Wer die Welt verstehen will, braucht Bilder. Bei mir ist bei der Lektüre des Buches „Global gescheitert“ von Susanne Schröter so ein Bild im Kopf entstanden. Sie erklärt, wie Schuldgefühle das Einfallstor für die Identitätspolitik sind. Die wiederum ein Werkzeug ist, um sich die Pfründe zu sichern.
Und mein Bild im Kopf? Da ist ein alter weißer König, der sich immer schuldig fühlt. Schon morgens beim Frühstück bedrückt ihn dieses Gefühl. Mittags sitzt er, lustlos im Essen rumstochernd, am Tisch. Abends geht er mit Schuldgefühlen ins Bett. Seine Berater erklären ihm, dass sein Vater nicht immer moralisch einwandfrei agierte. Aber er selbst sei fraglos kein böser Mann. Überhaupt habe sich das Königreich sehr gut entwickelt. Er solle einfach mehr an die frische Luft. Dann werde das Gefühl schon vergehen.

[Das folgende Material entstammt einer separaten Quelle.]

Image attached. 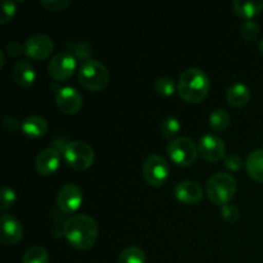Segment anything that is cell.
I'll return each mask as SVG.
<instances>
[{"instance_id":"1","label":"cell","mask_w":263,"mask_h":263,"mask_svg":"<svg viewBox=\"0 0 263 263\" xmlns=\"http://www.w3.org/2000/svg\"><path fill=\"white\" fill-rule=\"evenodd\" d=\"M63 235L69 246L77 251H89L99 236L97 221L89 215H73L64 222Z\"/></svg>"},{"instance_id":"2","label":"cell","mask_w":263,"mask_h":263,"mask_svg":"<svg viewBox=\"0 0 263 263\" xmlns=\"http://www.w3.org/2000/svg\"><path fill=\"white\" fill-rule=\"evenodd\" d=\"M208 92L210 79L204 71L189 68L182 72L177 81V94L182 100L190 104H198L207 98Z\"/></svg>"},{"instance_id":"3","label":"cell","mask_w":263,"mask_h":263,"mask_svg":"<svg viewBox=\"0 0 263 263\" xmlns=\"http://www.w3.org/2000/svg\"><path fill=\"white\" fill-rule=\"evenodd\" d=\"M79 82L90 91H102L109 84V72L107 67L97 59L82 62L79 68Z\"/></svg>"},{"instance_id":"4","label":"cell","mask_w":263,"mask_h":263,"mask_svg":"<svg viewBox=\"0 0 263 263\" xmlns=\"http://www.w3.org/2000/svg\"><path fill=\"white\" fill-rule=\"evenodd\" d=\"M236 180L231 175L225 174V172H218V174L212 175L208 179L207 185H205V193L207 197L213 204L216 205H225L230 203L234 195L236 193Z\"/></svg>"},{"instance_id":"5","label":"cell","mask_w":263,"mask_h":263,"mask_svg":"<svg viewBox=\"0 0 263 263\" xmlns=\"http://www.w3.org/2000/svg\"><path fill=\"white\" fill-rule=\"evenodd\" d=\"M63 157L66 163L77 171H85L94 164V149L85 141L73 140L63 146Z\"/></svg>"},{"instance_id":"6","label":"cell","mask_w":263,"mask_h":263,"mask_svg":"<svg viewBox=\"0 0 263 263\" xmlns=\"http://www.w3.org/2000/svg\"><path fill=\"white\" fill-rule=\"evenodd\" d=\"M167 154L180 167H189L198 158V146L189 138H176L167 146Z\"/></svg>"},{"instance_id":"7","label":"cell","mask_w":263,"mask_h":263,"mask_svg":"<svg viewBox=\"0 0 263 263\" xmlns=\"http://www.w3.org/2000/svg\"><path fill=\"white\" fill-rule=\"evenodd\" d=\"M168 163L162 156L152 154L144 161L143 177L151 186H162L168 179Z\"/></svg>"},{"instance_id":"8","label":"cell","mask_w":263,"mask_h":263,"mask_svg":"<svg viewBox=\"0 0 263 263\" xmlns=\"http://www.w3.org/2000/svg\"><path fill=\"white\" fill-rule=\"evenodd\" d=\"M77 68V59L68 51H61L48 64V73L54 81L63 82L71 79Z\"/></svg>"},{"instance_id":"9","label":"cell","mask_w":263,"mask_h":263,"mask_svg":"<svg viewBox=\"0 0 263 263\" xmlns=\"http://www.w3.org/2000/svg\"><path fill=\"white\" fill-rule=\"evenodd\" d=\"M25 54L33 61H44L49 58L54 50V43L48 35L35 33L26 40Z\"/></svg>"},{"instance_id":"10","label":"cell","mask_w":263,"mask_h":263,"mask_svg":"<svg viewBox=\"0 0 263 263\" xmlns=\"http://www.w3.org/2000/svg\"><path fill=\"white\" fill-rule=\"evenodd\" d=\"M198 152L207 162H218L226 157V145L221 138L213 134L202 136L198 143Z\"/></svg>"},{"instance_id":"11","label":"cell","mask_w":263,"mask_h":263,"mask_svg":"<svg viewBox=\"0 0 263 263\" xmlns=\"http://www.w3.org/2000/svg\"><path fill=\"white\" fill-rule=\"evenodd\" d=\"M55 103L64 115H76L82 108V95L71 86H64L57 91Z\"/></svg>"},{"instance_id":"12","label":"cell","mask_w":263,"mask_h":263,"mask_svg":"<svg viewBox=\"0 0 263 263\" xmlns=\"http://www.w3.org/2000/svg\"><path fill=\"white\" fill-rule=\"evenodd\" d=\"M57 204L64 213H73L81 207L82 192L77 185L66 184L59 189Z\"/></svg>"},{"instance_id":"13","label":"cell","mask_w":263,"mask_h":263,"mask_svg":"<svg viewBox=\"0 0 263 263\" xmlns=\"http://www.w3.org/2000/svg\"><path fill=\"white\" fill-rule=\"evenodd\" d=\"M0 222H2L0 240H2L3 244H5V246H15V244L22 240L23 228L18 218H15L12 215H8V213H3L2 217H0Z\"/></svg>"},{"instance_id":"14","label":"cell","mask_w":263,"mask_h":263,"mask_svg":"<svg viewBox=\"0 0 263 263\" xmlns=\"http://www.w3.org/2000/svg\"><path fill=\"white\" fill-rule=\"evenodd\" d=\"M61 163V153L55 148L41 151L35 159V168L41 176H51L55 174Z\"/></svg>"},{"instance_id":"15","label":"cell","mask_w":263,"mask_h":263,"mask_svg":"<svg viewBox=\"0 0 263 263\" xmlns=\"http://www.w3.org/2000/svg\"><path fill=\"white\" fill-rule=\"evenodd\" d=\"M203 187L195 181H181L175 186L174 195L180 203L184 204H197L203 198Z\"/></svg>"},{"instance_id":"16","label":"cell","mask_w":263,"mask_h":263,"mask_svg":"<svg viewBox=\"0 0 263 263\" xmlns=\"http://www.w3.org/2000/svg\"><path fill=\"white\" fill-rule=\"evenodd\" d=\"M12 77L17 86L27 89L32 86L35 82L36 71L30 62L18 61L12 69Z\"/></svg>"},{"instance_id":"17","label":"cell","mask_w":263,"mask_h":263,"mask_svg":"<svg viewBox=\"0 0 263 263\" xmlns=\"http://www.w3.org/2000/svg\"><path fill=\"white\" fill-rule=\"evenodd\" d=\"M23 134L31 139H40L48 133V122L41 116H28L21 123Z\"/></svg>"},{"instance_id":"18","label":"cell","mask_w":263,"mask_h":263,"mask_svg":"<svg viewBox=\"0 0 263 263\" xmlns=\"http://www.w3.org/2000/svg\"><path fill=\"white\" fill-rule=\"evenodd\" d=\"M226 100L234 108L246 107L251 100V90L241 82H236L229 87L226 92Z\"/></svg>"},{"instance_id":"19","label":"cell","mask_w":263,"mask_h":263,"mask_svg":"<svg viewBox=\"0 0 263 263\" xmlns=\"http://www.w3.org/2000/svg\"><path fill=\"white\" fill-rule=\"evenodd\" d=\"M263 9L262 0H253V2H240L234 0L233 10L236 15L246 21H252L256 15H258Z\"/></svg>"},{"instance_id":"20","label":"cell","mask_w":263,"mask_h":263,"mask_svg":"<svg viewBox=\"0 0 263 263\" xmlns=\"http://www.w3.org/2000/svg\"><path fill=\"white\" fill-rule=\"evenodd\" d=\"M247 172L253 180L263 182V149L252 152L247 158Z\"/></svg>"},{"instance_id":"21","label":"cell","mask_w":263,"mask_h":263,"mask_svg":"<svg viewBox=\"0 0 263 263\" xmlns=\"http://www.w3.org/2000/svg\"><path fill=\"white\" fill-rule=\"evenodd\" d=\"M230 125V116L225 109H216L210 115V126L216 133H222Z\"/></svg>"},{"instance_id":"22","label":"cell","mask_w":263,"mask_h":263,"mask_svg":"<svg viewBox=\"0 0 263 263\" xmlns=\"http://www.w3.org/2000/svg\"><path fill=\"white\" fill-rule=\"evenodd\" d=\"M117 263H145V253L139 247H127L120 253Z\"/></svg>"},{"instance_id":"23","label":"cell","mask_w":263,"mask_h":263,"mask_svg":"<svg viewBox=\"0 0 263 263\" xmlns=\"http://www.w3.org/2000/svg\"><path fill=\"white\" fill-rule=\"evenodd\" d=\"M22 263H49V254L43 247H31L23 254Z\"/></svg>"},{"instance_id":"24","label":"cell","mask_w":263,"mask_h":263,"mask_svg":"<svg viewBox=\"0 0 263 263\" xmlns=\"http://www.w3.org/2000/svg\"><path fill=\"white\" fill-rule=\"evenodd\" d=\"M66 51L71 53L76 59H90L91 55L92 48L85 41H79V43H68L66 44Z\"/></svg>"},{"instance_id":"25","label":"cell","mask_w":263,"mask_h":263,"mask_svg":"<svg viewBox=\"0 0 263 263\" xmlns=\"http://www.w3.org/2000/svg\"><path fill=\"white\" fill-rule=\"evenodd\" d=\"M154 90L161 97H172L177 90V85L170 77H159L154 84Z\"/></svg>"},{"instance_id":"26","label":"cell","mask_w":263,"mask_h":263,"mask_svg":"<svg viewBox=\"0 0 263 263\" xmlns=\"http://www.w3.org/2000/svg\"><path fill=\"white\" fill-rule=\"evenodd\" d=\"M259 33H261V27H259V25L256 21H246V22H243V25L240 26V35L244 40H256L259 36Z\"/></svg>"},{"instance_id":"27","label":"cell","mask_w":263,"mask_h":263,"mask_svg":"<svg viewBox=\"0 0 263 263\" xmlns=\"http://www.w3.org/2000/svg\"><path fill=\"white\" fill-rule=\"evenodd\" d=\"M181 130L180 121L175 117H168L162 123V135L164 139H172Z\"/></svg>"},{"instance_id":"28","label":"cell","mask_w":263,"mask_h":263,"mask_svg":"<svg viewBox=\"0 0 263 263\" xmlns=\"http://www.w3.org/2000/svg\"><path fill=\"white\" fill-rule=\"evenodd\" d=\"M17 12V5L12 0H4L2 3V17H0V25H7L12 22Z\"/></svg>"},{"instance_id":"29","label":"cell","mask_w":263,"mask_h":263,"mask_svg":"<svg viewBox=\"0 0 263 263\" xmlns=\"http://www.w3.org/2000/svg\"><path fill=\"white\" fill-rule=\"evenodd\" d=\"M15 199H17V197H15L14 190L8 186L2 187V192H0V208H2V211L12 208L14 205Z\"/></svg>"},{"instance_id":"30","label":"cell","mask_w":263,"mask_h":263,"mask_svg":"<svg viewBox=\"0 0 263 263\" xmlns=\"http://www.w3.org/2000/svg\"><path fill=\"white\" fill-rule=\"evenodd\" d=\"M41 7L48 12H63L71 5L69 0H41Z\"/></svg>"},{"instance_id":"31","label":"cell","mask_w":263,"mask_h":263,"mask_svg":"<svg viewBox=\"0 0 263 263\" xmlns=\"http://www.w3.org/2000/svg\"><path fill=\"white\" fill-rule=\"evenodd\" d=\"M221 216H222V218L226 222H235L239 218L238 207H236L235 204H231V203L222 205V207H221Z\"/></svg>"},{"instance_id":"32","label":"cell","mask_w":263,"mask_h":263,"mask_svg":"<svg viewBox=\"0 0 263 263\" xmlns=\"http://www.w3.org/2000/svg\"><path fill=\"white\" fill-rule=\"evenodd\" d=\"M223 166H225V168H228L229 171H239V170L243 167V161H241V158L239 157V154H235V153H231V154H228V156L223 158Z\"/></svg>"},{"instance_id":"33","label":"cell","mask_w":263,"mask_h":263,"mask_svg":"<svg viewBox=\"0 0 263 263\" xmlns=\"http://www.w3.org/2000/svg\"><path fill=\"white\" fill-rule=\"evenodd\" d=\"M5 51H7L8 55L10 57H18L20 55L22 51H25V49L22 48V45H21L18 41H10L9 44L7 45V49H5Z\"/></svg>"},{"instance_id":"34","label":"cell","mask_w":263,"mask_h":263,"mask_svg":"<svg viewBox=\"0 0 263 263\" xmlns=\"http://www.w3.org/2000/svg\"><path fill=\"white\" fill-rule=\"evenodd\" d=\"M5 63V58H4V51H0V68L3 69Z\"/></svg>"},{"instance_id":"35","label":"cell","mask_w":263,"mask_h":263,"mask_svg":"<svg viewBox=\"0 0 263 263\" xmlns=\"http://www.w3.org/2000/svg\"><path fill=\"white\" fill-rule=\"evenodd\" d=\"M258 50H259V53L263 55V39L258 43Z\"/></svg>"}]
</instances>
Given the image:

Eines Tages nun kommt ein neuer Berater frisch von der Hexenwerkstatt. Die anderen Berater halten ihn für einen Scharlatan. Doch erklären sie ihn und seine Lehren für harmlos. Als den alten König wieder die Schuldgefühle plagen, trifft er hinter dem Schloss auf den neuen Berater. Der erkennt seine Chance und erklärt ihm geradeheraus, dass er, der König und seine Familie Verbrecher sind.
Doch statt nun böse zu sein, wie man es erwarten dürfte, ist der König sehr erleichtert. Endlich versteht er, woher die Schuldgefühle kommen. „Natürlich bin ich ein Verbrecher!“, ruft er freudig aus. „Nun verstehe ich mich und meine Gefühle endlich besser. Doch wie bekomme ich nun Hilfe?“, fragt er den neuen Berater. Dieser weiß guten Rat: „Sie müssen ihre Verbrechen anerkennen. Denn nur wer dies tut, hat eine Möglichkeit erlöst zu werden. Und ihre Verbrechen sind zahlreich. Dazu müssen sie noch mehr Berater wie mich einstellen, die die Verbrechen aufdecken, von denen sie vielleicht noch gar nichts ahnen, und ihnen dann weitere Hinweise geben. Und die alten Berater müssen gehen, wenn sie sich nicht der neuen Linie anpassen. Immerhin haben sie Ihnen stets den falschen Weg gewiesen.“
Die meisten alten Berater passen sich allerdings schnell der neuen Linie an und übertrumpfen den neuen Berater noch in Schuldvorwürfen gegen den König. Denn sie verstehen: Nur der kommt jetzt weiter, der die Schuld des Königs durch schreckliche Verbrechen erklären kann, die täglich neu ans Tageslicht kommen. Doch schon bald müssen auch die Berater aufpassen, sich nicht den ständig wechselnden Vorwürfen nicht auszusetzen. Denn nicht allein der König kann schuldig sein. Heute ist ein Verbrecher, wer Kaffee schwarz trinkt. Morgen kann es derjenige sein, der Tee mit Zucker schlürft. Und wer weiß, wer übermorgen dran ist. Am meisten Prestige hat derjenige, der die gröbsten neuen Vorwürfe in den Raum wirft.
Der König sieht dabei wohl, dass in den Nachbarkönigreichen die Menschen geknechtet werden. Dort geht es noch zu wie bei seinen Vorfahren. In seinem Königreich hat es dagegen das gegeben, was die Menschen Fortschritt nennen. Doch darauf ist er nicht stolz. Stolz ist er vielmehr darauf, dass ihn keiner im Schuldigsein übertreffen kann. Denn seine Verbrechen und die seiner Vorfahren wären doch die schlimmsten gewesen, meint er.
Auch der neue Berater ist zufrieden. Der König hört nur noch auf ihn und seine Leute. Er und seine Berater kujonieren bald den gesamten Hof. Und sie leben nicht schlecht von den Schuldgefühlen des Königs und der einiger Bürger, die den König nacheifern. Der König beschäftigt sich allerdings bald nur noch mit seiner Vergangenheit und der Aufarbeitung seiner Schuld und lässt die Staatsgeschäfte immer weiter schleifen, während sich die Berater mästen.
Da werden einige Bürger des Reiches unzufrieden. Sie protestieren gegen die sehr einseitige Darstellung des Landes. Sie begehren auf. Der Berater erkennt die Gefahr. Schnell erklärt sie der Berater zu Feinden des Reiches, ja der ganzen Menschheit, als endlich …
Ja, wie geht die Geschichte nun weiter? Ich vermute, entweder wird der König noch schlau oder er muss weg. Denn ansonsten ist das Land für alle Zeiten dem bösen Berater und seinen Helfershelfern ausgeliefert.